Restitue toutes les lignes des enregistrements ci-dessous sous forme de liste JSON de chaînes, à raison d'une chaîne par ligne, en omettant les lignes vides. Laisse les images en dehors de la réponse.

_Liste des données_.
------------------------------------

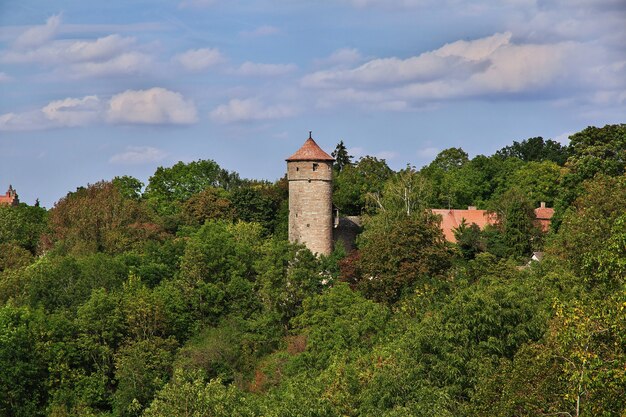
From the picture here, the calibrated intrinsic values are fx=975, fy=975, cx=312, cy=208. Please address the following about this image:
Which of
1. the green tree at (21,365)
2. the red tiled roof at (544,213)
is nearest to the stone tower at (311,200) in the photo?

------------------------------------

_Voici la solution_.
[
  "From the picture here, the calibrated intrinsic values are fx=975, fy=975, cx=312, cy=208. Please address the following about this image:",
  "Which of",
  "1. the green tree at (21,365)",
  "2. the red tiled roof at (544,213)",
  "is nearest to the stone tower at (311,200) in the photo?"
]